So, we plugged IO idle readahead (for testers, don't search it in Mdv 2009 RC2, it was not part of it), as well as automatic readahead file list creation (based on work from Fedora folks). What does it mean ? On first boot, readahead will not be improve boot time but instead will monitor which files were used for boot. Then, the list will be optimized based on storage device and will be used on the second boot. Moreover, this list will be refreshed automatically every month (after reboot of course), to ensure optimisations are still relevant to the system.

So far, so good, but what about desktop login timing ? Kudos to Bedhad for his work on preload daemon : it preloads files used at login by desktop environment, using the idle time in display manager (gdm / kdm), when it is waiting for user to input his login and password. This daemon is monitor system to learn which programs are being used at login and preload them automatically. This is great because it is not based on static file list (difficult to do for a desktop agnostic distro like us) and doesn't require a specific mode for file monitoring, like readahead. And even better, if user changes his habbits (switching from KDE to GNOME for instance), after several logins, preload will preload GNOME files instead of KDE files. Even better, if autologin is enabled (so there is no idle time to preload), there is no regression in desktop login time, since IO preload is done in idle. After some measures, preload gave us about 5s improvement in desktop login.

In conclusion, as you can see, improving boot time is not an easy task, but we worked hard to improve it for upcoming Mandriva 2009. It requires a lot of measures (thanks bootchart), a lot of experiments and a wide range of systems (you can find some of the bootcharts used during our tests here).

32 commentaires:

  1. I suppose you've looked at how XP handles this? And microsoft bootvis... in theory it learns and improves how to schedule things (I think the practice is a little different)

    RépondreSupprimer
  2. Thanks for posting this. I don't do work that looks anything like this but I find it fascinating to hear the different approaches (and successes) in optimizing this specific case.

    RépondreSupprimer
  3. Well, since nobody in Free Software community has access to XP source code (and nobody want to), no, we didn't look at XP. I'm not sure their way of "optimizing" boot can be mapped on Linux, since Linux boot is extremely flexible and not easily optimisable.

[Source records]
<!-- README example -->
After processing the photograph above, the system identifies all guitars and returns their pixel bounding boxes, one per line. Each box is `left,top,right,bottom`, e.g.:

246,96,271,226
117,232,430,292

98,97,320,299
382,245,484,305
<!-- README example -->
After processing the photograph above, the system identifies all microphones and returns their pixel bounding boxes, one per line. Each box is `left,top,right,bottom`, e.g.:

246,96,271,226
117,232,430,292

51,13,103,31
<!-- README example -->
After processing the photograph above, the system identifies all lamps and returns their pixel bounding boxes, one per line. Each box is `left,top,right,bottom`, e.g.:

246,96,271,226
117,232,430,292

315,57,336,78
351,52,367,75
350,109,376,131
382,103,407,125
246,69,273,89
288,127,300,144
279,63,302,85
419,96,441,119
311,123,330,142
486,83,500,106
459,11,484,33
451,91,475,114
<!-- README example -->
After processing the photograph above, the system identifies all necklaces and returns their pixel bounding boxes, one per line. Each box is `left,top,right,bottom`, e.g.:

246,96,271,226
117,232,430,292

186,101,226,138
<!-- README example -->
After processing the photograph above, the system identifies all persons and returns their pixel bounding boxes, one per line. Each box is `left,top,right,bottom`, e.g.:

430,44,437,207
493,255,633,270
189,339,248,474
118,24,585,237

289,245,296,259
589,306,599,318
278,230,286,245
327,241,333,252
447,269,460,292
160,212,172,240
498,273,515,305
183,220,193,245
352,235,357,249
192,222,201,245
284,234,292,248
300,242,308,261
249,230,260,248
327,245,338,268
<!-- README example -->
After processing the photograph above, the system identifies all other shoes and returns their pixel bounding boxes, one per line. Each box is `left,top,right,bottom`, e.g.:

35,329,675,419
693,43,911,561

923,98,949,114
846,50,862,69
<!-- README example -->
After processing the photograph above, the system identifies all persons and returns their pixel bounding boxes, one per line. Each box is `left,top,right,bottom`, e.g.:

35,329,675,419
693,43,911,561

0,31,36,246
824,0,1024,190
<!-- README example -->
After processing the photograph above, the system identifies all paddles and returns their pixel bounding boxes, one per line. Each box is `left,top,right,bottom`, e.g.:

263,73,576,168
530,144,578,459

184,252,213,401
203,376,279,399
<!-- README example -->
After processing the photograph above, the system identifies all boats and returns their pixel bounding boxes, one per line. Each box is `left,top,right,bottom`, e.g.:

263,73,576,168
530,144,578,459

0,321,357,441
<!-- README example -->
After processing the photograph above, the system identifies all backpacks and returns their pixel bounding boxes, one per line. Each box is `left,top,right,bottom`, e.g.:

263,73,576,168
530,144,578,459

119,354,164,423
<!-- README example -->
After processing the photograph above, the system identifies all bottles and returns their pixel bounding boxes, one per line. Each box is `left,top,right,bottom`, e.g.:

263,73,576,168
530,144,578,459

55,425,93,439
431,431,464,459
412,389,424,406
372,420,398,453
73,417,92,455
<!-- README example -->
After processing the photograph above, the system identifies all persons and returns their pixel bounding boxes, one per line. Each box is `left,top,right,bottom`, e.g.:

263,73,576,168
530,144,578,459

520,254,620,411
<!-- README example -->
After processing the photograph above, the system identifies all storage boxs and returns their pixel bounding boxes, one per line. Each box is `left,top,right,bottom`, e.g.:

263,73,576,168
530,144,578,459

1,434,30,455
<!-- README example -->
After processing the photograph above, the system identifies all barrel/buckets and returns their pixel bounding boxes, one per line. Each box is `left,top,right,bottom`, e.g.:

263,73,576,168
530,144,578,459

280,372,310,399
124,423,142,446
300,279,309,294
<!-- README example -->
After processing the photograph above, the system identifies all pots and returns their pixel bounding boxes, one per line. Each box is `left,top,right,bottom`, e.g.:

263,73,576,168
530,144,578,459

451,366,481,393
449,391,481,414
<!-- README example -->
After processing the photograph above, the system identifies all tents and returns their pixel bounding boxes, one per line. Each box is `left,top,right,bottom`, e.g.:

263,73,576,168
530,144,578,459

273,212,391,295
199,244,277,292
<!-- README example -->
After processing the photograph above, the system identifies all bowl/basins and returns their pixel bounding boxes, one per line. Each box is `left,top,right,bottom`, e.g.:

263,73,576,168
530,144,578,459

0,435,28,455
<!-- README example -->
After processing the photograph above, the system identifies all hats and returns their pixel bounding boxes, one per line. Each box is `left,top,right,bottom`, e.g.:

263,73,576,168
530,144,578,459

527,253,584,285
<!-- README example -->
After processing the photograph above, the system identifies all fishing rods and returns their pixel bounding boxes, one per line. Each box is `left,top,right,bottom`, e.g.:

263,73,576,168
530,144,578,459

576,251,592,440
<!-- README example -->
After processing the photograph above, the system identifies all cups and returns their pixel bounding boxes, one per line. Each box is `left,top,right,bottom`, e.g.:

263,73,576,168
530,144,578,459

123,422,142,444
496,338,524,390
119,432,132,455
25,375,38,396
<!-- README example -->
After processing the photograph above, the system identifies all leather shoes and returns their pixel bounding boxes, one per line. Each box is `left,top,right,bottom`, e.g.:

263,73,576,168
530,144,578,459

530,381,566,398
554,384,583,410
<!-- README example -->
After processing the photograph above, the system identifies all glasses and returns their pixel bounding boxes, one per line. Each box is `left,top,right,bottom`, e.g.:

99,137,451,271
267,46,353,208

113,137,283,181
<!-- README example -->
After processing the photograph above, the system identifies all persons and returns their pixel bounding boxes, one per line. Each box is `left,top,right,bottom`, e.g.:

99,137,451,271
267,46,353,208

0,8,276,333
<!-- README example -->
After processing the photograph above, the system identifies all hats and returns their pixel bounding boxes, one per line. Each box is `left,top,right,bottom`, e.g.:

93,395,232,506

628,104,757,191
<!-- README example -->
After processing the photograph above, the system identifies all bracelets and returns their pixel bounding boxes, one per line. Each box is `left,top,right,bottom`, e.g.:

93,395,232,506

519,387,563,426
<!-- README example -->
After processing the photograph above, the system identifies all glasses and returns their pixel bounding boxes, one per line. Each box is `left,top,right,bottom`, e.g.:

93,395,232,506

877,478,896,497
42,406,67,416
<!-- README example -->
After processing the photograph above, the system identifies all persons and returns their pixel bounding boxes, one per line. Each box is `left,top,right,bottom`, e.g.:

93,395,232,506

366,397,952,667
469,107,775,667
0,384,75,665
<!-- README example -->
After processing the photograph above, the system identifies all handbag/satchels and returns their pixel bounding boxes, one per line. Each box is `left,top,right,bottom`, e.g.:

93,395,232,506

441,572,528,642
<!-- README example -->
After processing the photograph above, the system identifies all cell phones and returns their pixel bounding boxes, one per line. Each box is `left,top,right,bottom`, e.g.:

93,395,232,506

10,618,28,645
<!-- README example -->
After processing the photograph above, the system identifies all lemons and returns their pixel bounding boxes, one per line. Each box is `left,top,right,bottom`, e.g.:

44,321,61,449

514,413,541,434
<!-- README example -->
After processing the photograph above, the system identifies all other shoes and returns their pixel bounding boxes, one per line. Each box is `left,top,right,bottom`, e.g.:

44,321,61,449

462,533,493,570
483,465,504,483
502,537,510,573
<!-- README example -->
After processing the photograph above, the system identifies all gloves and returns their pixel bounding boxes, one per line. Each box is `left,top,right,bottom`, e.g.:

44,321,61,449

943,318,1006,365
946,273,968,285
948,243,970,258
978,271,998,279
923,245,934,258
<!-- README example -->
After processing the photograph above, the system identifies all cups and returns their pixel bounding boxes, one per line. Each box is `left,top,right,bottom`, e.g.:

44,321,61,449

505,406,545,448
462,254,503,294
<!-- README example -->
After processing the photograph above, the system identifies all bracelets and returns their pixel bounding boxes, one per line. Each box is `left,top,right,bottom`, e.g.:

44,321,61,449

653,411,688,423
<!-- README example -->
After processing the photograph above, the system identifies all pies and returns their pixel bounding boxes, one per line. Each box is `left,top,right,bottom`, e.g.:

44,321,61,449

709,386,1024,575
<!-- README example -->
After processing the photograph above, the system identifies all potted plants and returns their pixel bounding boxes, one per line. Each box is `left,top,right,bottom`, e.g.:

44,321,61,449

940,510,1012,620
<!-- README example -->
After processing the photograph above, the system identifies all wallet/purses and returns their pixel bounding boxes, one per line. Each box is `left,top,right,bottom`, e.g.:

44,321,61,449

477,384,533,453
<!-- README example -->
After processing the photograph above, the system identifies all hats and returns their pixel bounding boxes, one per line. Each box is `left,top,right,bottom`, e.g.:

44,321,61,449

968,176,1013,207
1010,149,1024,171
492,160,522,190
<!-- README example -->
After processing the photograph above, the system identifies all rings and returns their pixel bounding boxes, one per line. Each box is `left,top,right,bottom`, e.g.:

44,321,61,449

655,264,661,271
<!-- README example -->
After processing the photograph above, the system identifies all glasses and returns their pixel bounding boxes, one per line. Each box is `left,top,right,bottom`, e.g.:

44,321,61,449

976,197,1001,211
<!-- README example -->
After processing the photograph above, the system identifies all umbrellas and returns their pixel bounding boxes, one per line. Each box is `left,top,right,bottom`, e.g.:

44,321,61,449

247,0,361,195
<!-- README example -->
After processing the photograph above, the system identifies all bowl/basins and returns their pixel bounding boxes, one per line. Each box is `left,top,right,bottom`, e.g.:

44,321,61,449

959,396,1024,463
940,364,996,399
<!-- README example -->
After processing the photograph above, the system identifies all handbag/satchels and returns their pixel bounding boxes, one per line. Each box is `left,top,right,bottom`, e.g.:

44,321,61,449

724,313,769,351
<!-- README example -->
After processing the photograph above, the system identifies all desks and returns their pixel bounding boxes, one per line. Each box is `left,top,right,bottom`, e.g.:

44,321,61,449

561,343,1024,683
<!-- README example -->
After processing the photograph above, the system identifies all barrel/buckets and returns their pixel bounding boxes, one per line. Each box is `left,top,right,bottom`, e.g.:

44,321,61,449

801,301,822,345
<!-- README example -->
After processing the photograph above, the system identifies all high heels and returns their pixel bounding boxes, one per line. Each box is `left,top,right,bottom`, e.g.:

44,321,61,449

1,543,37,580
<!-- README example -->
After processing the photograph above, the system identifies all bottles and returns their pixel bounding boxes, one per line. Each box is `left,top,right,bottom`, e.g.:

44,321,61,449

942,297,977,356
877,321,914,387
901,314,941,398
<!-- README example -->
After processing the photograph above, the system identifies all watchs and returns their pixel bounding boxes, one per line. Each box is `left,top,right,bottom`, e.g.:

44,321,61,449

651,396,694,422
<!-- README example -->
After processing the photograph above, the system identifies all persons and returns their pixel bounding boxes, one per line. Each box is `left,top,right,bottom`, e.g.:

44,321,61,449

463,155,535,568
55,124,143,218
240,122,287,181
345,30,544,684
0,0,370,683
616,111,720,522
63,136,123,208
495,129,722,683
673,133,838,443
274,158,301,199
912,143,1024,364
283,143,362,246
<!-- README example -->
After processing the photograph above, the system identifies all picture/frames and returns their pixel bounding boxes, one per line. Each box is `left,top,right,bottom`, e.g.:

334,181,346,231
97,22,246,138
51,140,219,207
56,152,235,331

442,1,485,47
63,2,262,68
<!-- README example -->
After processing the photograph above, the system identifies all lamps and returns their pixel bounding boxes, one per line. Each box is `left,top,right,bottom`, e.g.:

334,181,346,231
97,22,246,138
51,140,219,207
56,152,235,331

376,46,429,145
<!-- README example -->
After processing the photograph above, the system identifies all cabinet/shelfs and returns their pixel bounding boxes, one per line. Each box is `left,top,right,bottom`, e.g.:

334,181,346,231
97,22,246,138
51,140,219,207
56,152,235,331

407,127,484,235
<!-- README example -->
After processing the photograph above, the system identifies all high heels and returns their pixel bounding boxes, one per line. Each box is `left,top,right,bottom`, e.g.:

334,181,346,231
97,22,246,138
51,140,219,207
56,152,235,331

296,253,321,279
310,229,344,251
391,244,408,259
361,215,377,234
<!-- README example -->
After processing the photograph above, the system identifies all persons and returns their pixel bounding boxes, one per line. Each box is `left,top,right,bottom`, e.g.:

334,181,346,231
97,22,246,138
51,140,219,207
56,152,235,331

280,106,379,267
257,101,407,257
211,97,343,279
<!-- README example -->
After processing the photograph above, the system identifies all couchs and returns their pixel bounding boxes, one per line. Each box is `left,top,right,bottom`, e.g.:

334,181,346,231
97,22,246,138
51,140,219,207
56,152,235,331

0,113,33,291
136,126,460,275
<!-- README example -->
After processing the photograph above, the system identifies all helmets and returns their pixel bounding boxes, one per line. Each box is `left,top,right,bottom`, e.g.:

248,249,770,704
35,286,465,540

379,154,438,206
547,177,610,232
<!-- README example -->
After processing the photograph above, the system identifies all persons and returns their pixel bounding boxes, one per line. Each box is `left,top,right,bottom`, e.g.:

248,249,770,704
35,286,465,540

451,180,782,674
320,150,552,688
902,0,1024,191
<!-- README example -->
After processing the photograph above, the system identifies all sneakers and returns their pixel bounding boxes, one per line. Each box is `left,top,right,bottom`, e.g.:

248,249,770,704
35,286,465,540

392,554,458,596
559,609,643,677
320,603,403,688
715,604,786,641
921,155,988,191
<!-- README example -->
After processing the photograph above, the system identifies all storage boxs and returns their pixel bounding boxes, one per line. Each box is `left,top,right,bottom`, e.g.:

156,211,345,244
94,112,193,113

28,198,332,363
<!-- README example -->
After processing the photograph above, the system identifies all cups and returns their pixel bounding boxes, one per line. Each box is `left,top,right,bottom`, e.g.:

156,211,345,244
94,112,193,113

Given request => Continue the Mandriva boot-time post and its comment thread, starting right after the last sentence shown. You won't need the listing for anything.

Result for this exercise =>
    RépondreSupprimer
  4. The XP (and OSX 10.4) ways of doing boot optimisation have been looked at (at least in passing) in other distributions.

    XP does boot and application prefetching - http://www.microsoft.com/whdc/archive/benchmark.mspx . Vista can also cache hard disk sectors on USB keys (the so called ReadyBoost - http://en.wikipedia.org/wiki/ReadyBoost ). Both can also do defragging.

    The OSX optimisations mentioned on http://www.kernelthread.com/mac/apme/optimizations/ are roughly readahead, caching results of previous boots, defragging and keeping a cache of needed boot files near the fastest part of the hard disk.

    RépondreSupprimer
  5. Have you found any regression in login time in the GNOME 2.23.x/2.24 since there have been some significant changes. I logged http://bugzilla.gnome.org/show_bug.cgi?id=553959 but I have not pin point down this down exactly why it is the case.

    Should your results show some slowdown in login, this may be one of them.

    -Ghee

    RépondreSupprimer
  6. There's another simple way, that isn't in your list.

    Implement a new flag for some low priority tasks/daemons, and run it after the user has logged in and started his software.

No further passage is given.